Quindicinale di calcio e non solo

Grigi, le pagelle contro il Lecco

I Grigi dopo quasi un mese tornano alla vittoria. E lo fanno in casa davanti al proprio pubblico (anche se erano veramente pochi i presenti). Una grande prestazione in cui nessuno ha sfigurato.

Continua a leggere l'articolo dopo il banner

Valentini 6,5: Sul goal non può fare nulla. Raramente chiamato in causa però guida i suoi compagni da dietro.

Dossena 6,5: Finalmente si è rivisto il giocatore sicuro che era sparito per qualche partita. Nessun errore.

Cosenza 8: Sblocca il risultato con un colpo di testa che era praticamente una schiacciata. Poi giganteggia per tutta la gara.

Prestia 6,5: Sicuro e senza errori. Finalmente.

Cleur 7,5: Se continua così darà delle soddisfazioni a Mister Gregucci. Salta l’uomo, crossa, rompe le scatole agli avversari e difende.

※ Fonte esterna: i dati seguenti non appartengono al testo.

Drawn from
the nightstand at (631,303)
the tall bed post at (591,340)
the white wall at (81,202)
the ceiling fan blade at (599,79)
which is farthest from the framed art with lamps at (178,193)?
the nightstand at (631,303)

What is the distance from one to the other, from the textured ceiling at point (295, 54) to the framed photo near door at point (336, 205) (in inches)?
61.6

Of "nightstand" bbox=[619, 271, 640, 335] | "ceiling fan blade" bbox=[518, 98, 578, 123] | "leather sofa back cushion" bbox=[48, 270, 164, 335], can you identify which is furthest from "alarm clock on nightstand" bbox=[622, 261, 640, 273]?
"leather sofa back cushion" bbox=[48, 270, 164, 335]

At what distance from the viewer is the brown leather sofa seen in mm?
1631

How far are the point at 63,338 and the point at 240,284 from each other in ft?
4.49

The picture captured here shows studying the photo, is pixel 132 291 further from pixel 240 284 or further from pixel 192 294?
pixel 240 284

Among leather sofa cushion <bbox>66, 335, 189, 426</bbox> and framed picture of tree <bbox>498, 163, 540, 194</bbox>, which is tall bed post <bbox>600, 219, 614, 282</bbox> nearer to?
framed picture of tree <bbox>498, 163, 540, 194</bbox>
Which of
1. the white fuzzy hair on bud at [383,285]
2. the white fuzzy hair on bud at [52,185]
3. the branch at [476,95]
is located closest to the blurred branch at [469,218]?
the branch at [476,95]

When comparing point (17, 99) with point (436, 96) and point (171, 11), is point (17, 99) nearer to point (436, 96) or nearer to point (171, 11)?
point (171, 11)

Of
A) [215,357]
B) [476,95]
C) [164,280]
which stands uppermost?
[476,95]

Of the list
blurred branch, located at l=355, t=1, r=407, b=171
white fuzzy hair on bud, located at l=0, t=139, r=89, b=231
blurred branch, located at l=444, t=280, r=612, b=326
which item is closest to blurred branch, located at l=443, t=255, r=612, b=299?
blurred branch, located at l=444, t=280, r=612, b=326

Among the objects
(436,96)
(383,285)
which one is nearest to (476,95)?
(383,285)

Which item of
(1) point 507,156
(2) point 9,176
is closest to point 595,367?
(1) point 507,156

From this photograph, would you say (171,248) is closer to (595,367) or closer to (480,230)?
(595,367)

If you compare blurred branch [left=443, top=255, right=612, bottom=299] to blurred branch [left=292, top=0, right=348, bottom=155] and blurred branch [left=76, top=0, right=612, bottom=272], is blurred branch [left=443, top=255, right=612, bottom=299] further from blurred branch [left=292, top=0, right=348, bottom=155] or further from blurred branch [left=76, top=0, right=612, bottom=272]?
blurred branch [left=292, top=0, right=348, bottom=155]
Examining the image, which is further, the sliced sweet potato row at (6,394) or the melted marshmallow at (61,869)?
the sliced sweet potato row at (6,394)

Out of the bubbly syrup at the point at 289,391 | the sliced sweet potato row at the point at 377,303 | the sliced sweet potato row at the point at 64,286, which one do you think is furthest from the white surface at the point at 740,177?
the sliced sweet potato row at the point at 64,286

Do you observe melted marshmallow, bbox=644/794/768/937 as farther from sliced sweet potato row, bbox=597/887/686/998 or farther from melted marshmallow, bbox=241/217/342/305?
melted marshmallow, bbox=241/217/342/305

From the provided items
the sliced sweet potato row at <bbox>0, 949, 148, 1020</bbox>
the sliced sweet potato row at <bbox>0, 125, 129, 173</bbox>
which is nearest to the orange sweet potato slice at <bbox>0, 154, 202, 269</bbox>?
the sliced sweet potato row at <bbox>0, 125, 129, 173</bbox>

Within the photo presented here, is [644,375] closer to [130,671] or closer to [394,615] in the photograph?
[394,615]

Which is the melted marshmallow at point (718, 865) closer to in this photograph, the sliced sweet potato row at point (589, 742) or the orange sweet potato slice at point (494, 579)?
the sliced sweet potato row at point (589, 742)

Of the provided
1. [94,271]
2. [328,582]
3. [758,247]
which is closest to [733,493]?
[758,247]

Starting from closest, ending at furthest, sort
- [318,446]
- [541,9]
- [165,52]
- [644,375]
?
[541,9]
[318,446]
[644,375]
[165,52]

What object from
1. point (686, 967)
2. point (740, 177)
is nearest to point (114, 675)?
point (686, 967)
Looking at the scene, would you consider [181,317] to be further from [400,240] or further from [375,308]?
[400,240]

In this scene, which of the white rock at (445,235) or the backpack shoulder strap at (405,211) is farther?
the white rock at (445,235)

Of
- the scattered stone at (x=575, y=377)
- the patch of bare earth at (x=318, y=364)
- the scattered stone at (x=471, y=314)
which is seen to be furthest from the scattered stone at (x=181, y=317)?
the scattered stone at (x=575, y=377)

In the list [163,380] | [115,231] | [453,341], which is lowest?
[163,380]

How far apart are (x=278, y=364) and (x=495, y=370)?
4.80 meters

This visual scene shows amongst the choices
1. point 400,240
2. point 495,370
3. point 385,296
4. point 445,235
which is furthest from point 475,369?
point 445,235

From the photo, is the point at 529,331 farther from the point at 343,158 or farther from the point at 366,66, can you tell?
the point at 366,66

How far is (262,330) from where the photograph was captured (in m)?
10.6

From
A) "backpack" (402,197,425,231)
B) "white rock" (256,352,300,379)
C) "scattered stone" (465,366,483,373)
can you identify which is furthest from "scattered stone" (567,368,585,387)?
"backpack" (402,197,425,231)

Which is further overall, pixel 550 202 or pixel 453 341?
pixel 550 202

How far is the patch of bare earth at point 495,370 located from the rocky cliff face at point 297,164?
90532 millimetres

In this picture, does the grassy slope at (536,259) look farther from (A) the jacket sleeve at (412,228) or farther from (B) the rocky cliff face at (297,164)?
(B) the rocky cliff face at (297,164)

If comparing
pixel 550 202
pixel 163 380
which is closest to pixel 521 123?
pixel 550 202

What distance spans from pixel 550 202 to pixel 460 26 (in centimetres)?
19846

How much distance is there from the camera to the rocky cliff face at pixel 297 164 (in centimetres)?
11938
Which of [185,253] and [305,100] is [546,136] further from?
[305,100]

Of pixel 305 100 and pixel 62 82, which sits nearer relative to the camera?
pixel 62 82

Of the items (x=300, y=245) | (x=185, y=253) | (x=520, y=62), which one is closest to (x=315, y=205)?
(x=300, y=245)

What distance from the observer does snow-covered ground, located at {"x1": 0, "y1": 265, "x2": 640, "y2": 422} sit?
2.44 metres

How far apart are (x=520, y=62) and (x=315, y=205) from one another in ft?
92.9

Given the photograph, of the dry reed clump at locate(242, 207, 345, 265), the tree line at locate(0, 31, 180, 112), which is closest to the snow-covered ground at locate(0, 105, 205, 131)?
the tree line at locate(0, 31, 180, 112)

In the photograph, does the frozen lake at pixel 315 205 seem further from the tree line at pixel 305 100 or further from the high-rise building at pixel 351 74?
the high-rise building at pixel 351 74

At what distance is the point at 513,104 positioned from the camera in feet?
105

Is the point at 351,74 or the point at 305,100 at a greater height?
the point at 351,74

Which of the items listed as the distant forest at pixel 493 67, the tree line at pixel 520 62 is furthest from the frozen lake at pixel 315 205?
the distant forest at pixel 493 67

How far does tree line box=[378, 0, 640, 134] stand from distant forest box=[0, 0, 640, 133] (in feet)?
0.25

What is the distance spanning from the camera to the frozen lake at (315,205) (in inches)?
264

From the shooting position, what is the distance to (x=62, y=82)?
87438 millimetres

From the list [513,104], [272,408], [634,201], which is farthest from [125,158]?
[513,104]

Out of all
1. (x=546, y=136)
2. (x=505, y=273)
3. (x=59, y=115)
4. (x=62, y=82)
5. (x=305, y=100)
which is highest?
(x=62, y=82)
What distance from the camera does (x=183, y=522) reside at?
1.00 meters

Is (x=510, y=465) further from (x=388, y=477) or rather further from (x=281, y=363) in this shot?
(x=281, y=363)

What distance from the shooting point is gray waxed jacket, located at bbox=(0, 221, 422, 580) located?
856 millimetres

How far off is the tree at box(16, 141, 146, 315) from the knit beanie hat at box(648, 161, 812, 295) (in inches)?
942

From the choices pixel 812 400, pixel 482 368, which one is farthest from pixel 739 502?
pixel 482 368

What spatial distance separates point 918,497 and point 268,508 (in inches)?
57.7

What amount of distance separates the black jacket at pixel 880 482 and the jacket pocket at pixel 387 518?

Sciacca 6,5: Entra ed ha l’occasione per segnare. Peccato che non ci sia riuscito. Una grande prestazione. Come suo solito.

Suljic 7,5: Con Gazzi in fianco è micidiale. Certi giocatori devono stare in campo sempre. Limita gli avversari e spinge la propria squadra.

Casarini s.v.: Gioca il recupero del secondo tempo.

Gazzi 7,5: Perché non utilizzarlo sempre nelle scorse partite? Mistero. Vale lo stesso discorso fatto per Suljic. Perfetto.

Celia 8: Un goal fatto, uno sfiorato ed una prestazione perfetta. Questa volta si è superato.

Chiarello 7: Sfiora il goal in due occasioni. Generoso nei confronti dei suoi compagni che serve per tutto il tempo che rimane in campo.

Castellano 6,5: Entra al posto di Chiarello e dimostra di aver fame.

Martignago 7,5: Corre come pochi e serve i suoi compagni. Gli ospiti hanno vita difficile con lui in campo.

Arrighini 6,5: Entra e si mangia il goal che poteva chiudere subito la partita. Tutto sommato, però, si può essere soddisfatti.

Eusepi 7,5: Gli manca solo il goal. In area gli avversari devono stare attenti perché li costringe a fare gli straordinari.

Mister Gregucci 7,5: Finalmente ha fatto la cosa giusta: mettere in campo 11 guerrieri. Ecco che si vede, finalmente, la sua cura. Che sia anche arrivata la condizione atletica giusta? In tal caso è sicuramente merito anche del nuovo preparatore.